On the 30th of May, nearly a month after the sailing of Argyll, Monmouth left the Texel. His squadron consisted of a frigate of thirty-two guns, called the Helderenbergh, and three small tenders, a fourth tender having been declined by the Dutch. He was attended by about eighty officers, and a hundred and fifty men of different degrees, fugitives from England and Scotland. With such a force he proposed to conquer the crown of England. All the fine promises of money by Wildman and Danvers had ended in smoke, and he had only been able, chiefly through the revenues of lady Henrietta Wentworth, to supply himself with arms and stores for a small body of cavalry and infantry. The voyage was long and tedious, the weather was stormy, and the channel abounded with the royal cruisers. On the morning of the 11th of June his little fleet appeared off the port of Lyme, in Dorsetshire. It was a beautiful day, and the little town lay in a profound summer repose, the inhabitants watching in wonder the approach of the four foreign-looking vessels, and little dreaming what freight of calamity they were bringing them. The custom house officers went on board, and to the alarm of the people did not return; but after a time a number of boats were seen putting off from the ships, and a little band of men in military costume landed from them. They were Monmouth, the lord Grey, Fletcher of Saltoun, Ferguson, Wade, and Buyse, an officer who had served in the army of the elector of Brandenburg. Monmouth, on setting his foot on shore, kneeled down and returned thanks to God for having brought them through the perils of the sea, and prayed for His blessing on their enterprise. He then led his little knot of followers into the town, where he set up his standard in the market-place, and issued a proclamation which had been drawn up by Ferguson in his most fiery and acrimonious terms.

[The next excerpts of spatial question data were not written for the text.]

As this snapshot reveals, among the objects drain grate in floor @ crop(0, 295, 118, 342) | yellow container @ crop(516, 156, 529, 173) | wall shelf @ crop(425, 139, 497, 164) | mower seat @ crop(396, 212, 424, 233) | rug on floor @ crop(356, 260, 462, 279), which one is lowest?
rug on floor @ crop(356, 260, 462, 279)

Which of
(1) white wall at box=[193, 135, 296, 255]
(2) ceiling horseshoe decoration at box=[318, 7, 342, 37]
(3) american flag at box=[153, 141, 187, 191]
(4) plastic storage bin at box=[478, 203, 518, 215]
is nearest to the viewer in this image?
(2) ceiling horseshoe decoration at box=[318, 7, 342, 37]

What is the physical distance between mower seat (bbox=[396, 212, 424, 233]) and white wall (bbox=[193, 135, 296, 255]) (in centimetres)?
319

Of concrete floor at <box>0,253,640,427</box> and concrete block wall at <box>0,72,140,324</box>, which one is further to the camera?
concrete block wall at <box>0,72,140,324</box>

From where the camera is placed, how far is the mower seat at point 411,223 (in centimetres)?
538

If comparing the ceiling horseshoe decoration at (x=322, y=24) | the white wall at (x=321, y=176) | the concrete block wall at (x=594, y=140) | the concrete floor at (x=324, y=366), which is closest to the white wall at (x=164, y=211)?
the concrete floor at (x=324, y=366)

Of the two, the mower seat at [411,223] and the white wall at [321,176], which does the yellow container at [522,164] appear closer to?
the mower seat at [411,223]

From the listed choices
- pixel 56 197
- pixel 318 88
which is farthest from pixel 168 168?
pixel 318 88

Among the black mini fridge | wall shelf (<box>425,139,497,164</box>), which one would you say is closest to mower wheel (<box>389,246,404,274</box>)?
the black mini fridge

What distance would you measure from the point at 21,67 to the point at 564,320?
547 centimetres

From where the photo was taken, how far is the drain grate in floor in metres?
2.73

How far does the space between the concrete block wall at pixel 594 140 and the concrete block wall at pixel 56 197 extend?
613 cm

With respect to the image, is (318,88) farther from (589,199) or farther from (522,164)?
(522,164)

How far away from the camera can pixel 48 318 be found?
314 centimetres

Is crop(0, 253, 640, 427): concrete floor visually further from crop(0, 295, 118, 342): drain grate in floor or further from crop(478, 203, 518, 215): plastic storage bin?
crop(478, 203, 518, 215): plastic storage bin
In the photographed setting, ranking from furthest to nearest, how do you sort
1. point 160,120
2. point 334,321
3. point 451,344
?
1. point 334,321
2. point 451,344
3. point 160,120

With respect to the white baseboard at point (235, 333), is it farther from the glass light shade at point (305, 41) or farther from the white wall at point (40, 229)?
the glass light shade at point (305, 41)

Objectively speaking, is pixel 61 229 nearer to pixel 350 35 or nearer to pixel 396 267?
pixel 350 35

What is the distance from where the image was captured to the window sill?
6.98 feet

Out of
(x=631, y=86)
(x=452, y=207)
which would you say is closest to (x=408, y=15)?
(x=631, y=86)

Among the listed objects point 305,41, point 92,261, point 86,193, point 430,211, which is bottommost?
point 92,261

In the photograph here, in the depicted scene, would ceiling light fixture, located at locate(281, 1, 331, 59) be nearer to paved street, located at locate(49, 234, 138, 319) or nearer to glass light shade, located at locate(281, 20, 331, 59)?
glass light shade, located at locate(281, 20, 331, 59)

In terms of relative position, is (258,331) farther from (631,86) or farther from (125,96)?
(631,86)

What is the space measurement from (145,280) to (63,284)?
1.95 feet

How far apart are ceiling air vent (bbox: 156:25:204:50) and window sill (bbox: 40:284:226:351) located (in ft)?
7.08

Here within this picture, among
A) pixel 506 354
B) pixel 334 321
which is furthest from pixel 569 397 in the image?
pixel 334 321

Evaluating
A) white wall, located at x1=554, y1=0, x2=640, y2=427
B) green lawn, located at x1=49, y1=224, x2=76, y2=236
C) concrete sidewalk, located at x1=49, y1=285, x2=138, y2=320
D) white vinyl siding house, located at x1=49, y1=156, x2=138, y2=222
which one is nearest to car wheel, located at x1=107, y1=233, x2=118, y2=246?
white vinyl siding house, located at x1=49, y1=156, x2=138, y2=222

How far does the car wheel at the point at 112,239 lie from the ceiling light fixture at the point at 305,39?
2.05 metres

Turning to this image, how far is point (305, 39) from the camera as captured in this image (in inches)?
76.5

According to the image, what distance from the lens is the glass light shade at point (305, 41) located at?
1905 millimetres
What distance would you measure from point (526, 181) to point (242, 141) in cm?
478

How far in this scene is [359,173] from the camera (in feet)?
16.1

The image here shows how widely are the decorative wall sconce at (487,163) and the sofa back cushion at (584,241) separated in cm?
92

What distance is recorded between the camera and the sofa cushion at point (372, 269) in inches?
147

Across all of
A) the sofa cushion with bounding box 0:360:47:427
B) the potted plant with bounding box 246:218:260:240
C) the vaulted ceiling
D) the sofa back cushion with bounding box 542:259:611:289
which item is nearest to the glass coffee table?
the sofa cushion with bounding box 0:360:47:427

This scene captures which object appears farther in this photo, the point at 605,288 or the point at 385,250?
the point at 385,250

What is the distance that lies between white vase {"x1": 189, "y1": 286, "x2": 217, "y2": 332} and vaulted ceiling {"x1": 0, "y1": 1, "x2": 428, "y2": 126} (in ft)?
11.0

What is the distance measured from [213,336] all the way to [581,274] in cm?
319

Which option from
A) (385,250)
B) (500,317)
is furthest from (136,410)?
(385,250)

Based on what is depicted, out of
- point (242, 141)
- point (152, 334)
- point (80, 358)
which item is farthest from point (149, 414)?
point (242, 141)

In this proclamation James was declared to be a tyrant and usurper, the whole bent of whose life had been and was to destroy the constitution and the protestant religion. He was declared to have barbarously poisoned the late king, who had perilled his very crown in his defence, and therefore Monmouth, as the son of the murdered king, vowed to pursue the fratricide to the death. On James was still further heaped the burning of London, the origin of the popish plot, the confederacy with France against the protestant states of Holland, the murder of Sir Edmondbury, Godfrey, of lord Essex in the Tower, and the subornation of witnesses to swear away the lives of the patriots. In fact, almost every crime which had or had not been committed during the late reign was charged to the account of this monster prince. Monmouth, on his part, did not pretend to lay claim to the crown, but to leave that to the decision of a free parliament; but he engaged that all penal laws on account of religion should be abolished; the violated charters should be restored; parliaments should be held annually, and no longer be dissolvable at the will of a tyrannic prince. The only army should be the militia, which should be commanded by the sheriffs, who, in their turn, should be elected by the freeholders of the county. In short, the whole constitution should be so established in its freedom, that it should never more be in the power of a single man to subvert the rights of the people.